Ketentuan Tugas 1: Dalam teks tentang penelitian hadits, apa sebutan Harun Nasution bagi peneliti mandiri yang dihasilkan oleh program S3?
Ketentuan Tugas 2: Teruskan teks tentang penelitian hadits mulai setelah kalimat terakhir yang tercantum.

Teks yang Disediakan:
○ ○ ○

Top Ad unit 728 × 90

Terbaru

recent

PENELITIAN HADITS NABI SAW.

                                 PENELITIAN HADITS NABI SAW.
                                                    Oleh A. Chozin Nasuha

  1. Pembukaan
          Doktoral Lengkap Fakultas Syari’ah IAIN Yogyakarta membuka beberapa jurusan studi, antara lain Jurusan Tafsir-Hadits. Pada tahun 1965-1966 jurusan itu dipecah menjadi dua jurusan, Tafsir al-Quran dan Jurusan Hadits. Bagi mereka yang lulus sarjana muda (BA) dapat memilih jurusan itu untuk mendapatkan gelar Sarjana Lengkap (Drs). Pada tahun 1982, IAIN Jakarta membuka Pascasarjana S2 dan S3 dengan tidak mencantumkan model-model jurusan seperti itu. Jurusan atau keahlian dipilih oleh mahasiswa sendiri ketika dia menulis tesis S2 atau disertasi S3. Karena itu, keahlian penelitian tentang masalah dalam satu jurusan dipelajari oleh mahasiswa itu sendiri.  IAIN Bandung juga membuka pascasarjana (1997), bahkan menawarkan beberapa konsentrasi (jurusan) antara lain Konsentrasi Hadits.Tetapi Model Penelitian Hadits itu sendiri tidak diajarkan lengkap. Semua ilmuan mengetahui bahwa S2 itu dibuat untuk menjadi sarjana peneliti, dan S3 dibuat agar lulusannya menjadi peneliti mandiri, yang oleh Harun Nasution disebut ‘pemikir’.        

  1. Wilayah Penelitian Hadits
       Penelitian hadits ini materinya banyak dikutip dari pemikiran Cik Hasan Bisri yang dituulis dalam Penelitian al-Quran. Permasalahan hadits tidak selamanya sama dengan al-Quran, tetapi semua penelitian ilmiah akan melaksanakan tiga pertanyaan. Pertama: Apa yang akan diteliti?  Kalau itu sudah terjawab muncul pertanyaan kedua; Bagaimana penelitian itu akan dilakukan? Kalau pertanyaan kedua itu sudah dijawab, muncul pertanyaan ketiga: Untuk apa penelitian itu dilaksanakan?.
      Pertanyaan pertama bertitik tolak dari wilayah penelitian, yang ada dalam cakupan ilmu hadits riwayah dan dirayah. Pertanyaan kedua berkenaan dengan unsur-unsur informasi dan unsur-unsur metodologi. Unsur informasi antara lain mencakup konsep dan teori yang akan digunakan dalam penelitian. Sedang unsur metodologi mencakup antara lain penentuan metoda penelitian, menelusuri sumber data, cara pengumpulan data, dan pemilihan model analisa. Pertanyaan ketiga berkenaan dengan kegunaan atau signifikansi penelitian itu, baik kegunaan untuk mengembangkan pengetahuan ilmiah (ilmu hadits) atau untuk mengembangkan jasa pengetahuan ilmiah dalam memenuhi kebutuhan masyarakat.

○ ○ ○

Bagian Data:
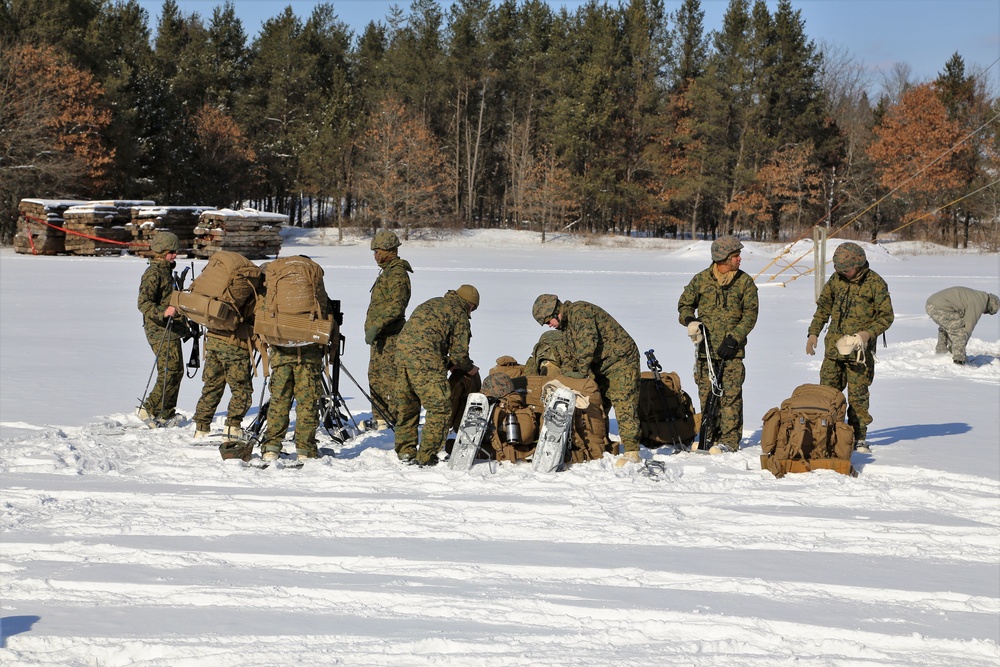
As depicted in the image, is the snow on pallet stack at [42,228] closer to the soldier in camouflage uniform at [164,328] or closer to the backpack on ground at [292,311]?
the soldier in camouflage uniform at [164,328]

○ ○ ○

Jawaban Akhir 1: Pemikir.

Jawaban Akhir 2:
        Dilihat dari wujud dan sifatnya, penelitian hadits dapat dipilah menjadi dua model, yaitu penelitian teks dan penelitian konteks. Dilihat dari segi teks akan dirinci menjadi A,B,C., dan dari segi konteks akan dirinci menjadi D,E,F. Rinciannya adalah sebagai berikut:
A.    Hadits dilihat dari teks bahasa, terdiri dari (a) Jawami’ al-kalim, (b) bahasa yang harus dibaca sesuai dengan kata-kata Rasulullah, terutama do’a dan zikir. (c) hadits Riwayat bi al-ma’na. Semua itu dilihat dari segi bahasa, selalu menggunakan nahwu dan sharaf, dan dari segi balaghah ada yang menggunakan kalam khabari atau kalam insyai. Begitu pula banyak kata-kata gharib, musytarak, kinayah dan lain-lain. Dilihat dari sudut pandang ilmu bahasa atau dalam konteks kebudayaan, bahasa hadits adalah salah satu wujud ekspresi pemikiran dan alat komunikasi dalam berinteraksi.
B.     Hadits dilihat dari bacaannya, harus dibaca  fashih sesuai dengan makhraj huruf-hurufnya. Demikian, agar matan hadits tidak beralih makna. Bacaan hadits terkait juga dengan konteks kehidupan manusia dan perkembangan kebudayaannya. Atas dasar itu, bahasa Arab pada zaman Rasulullah Saw. adalah fashahah, dan perkembangan bahasa Arab pada zaman penulisan hadits pun masih ajeg seperti zaman Rasulullah. Dari segi lain ada model pembacaan matan hadits tersendiri yang berbeda dengan bacaan ayat al-Quran atau artikel lainnya. Pembaca matan hadits yang baik adalah jika dia mencantumkan sanad hadits bagi penulisnya atau dia mencantumkan tokoh hadits yang meriwayatkan. Seperti: Hadits ini diriwayatkan oleh al-Bukhari dari Ibn Umar misalnya, atau: Hadits ini diriwayatkan oleh Ibn ‘Asakir dari Abu Hurairah. Hadits ini dlaif misalnya, dan begitu seterusnya. Bacaan ini dapat dibantu dengan menggunakan keterampilan takhrij al-sanad.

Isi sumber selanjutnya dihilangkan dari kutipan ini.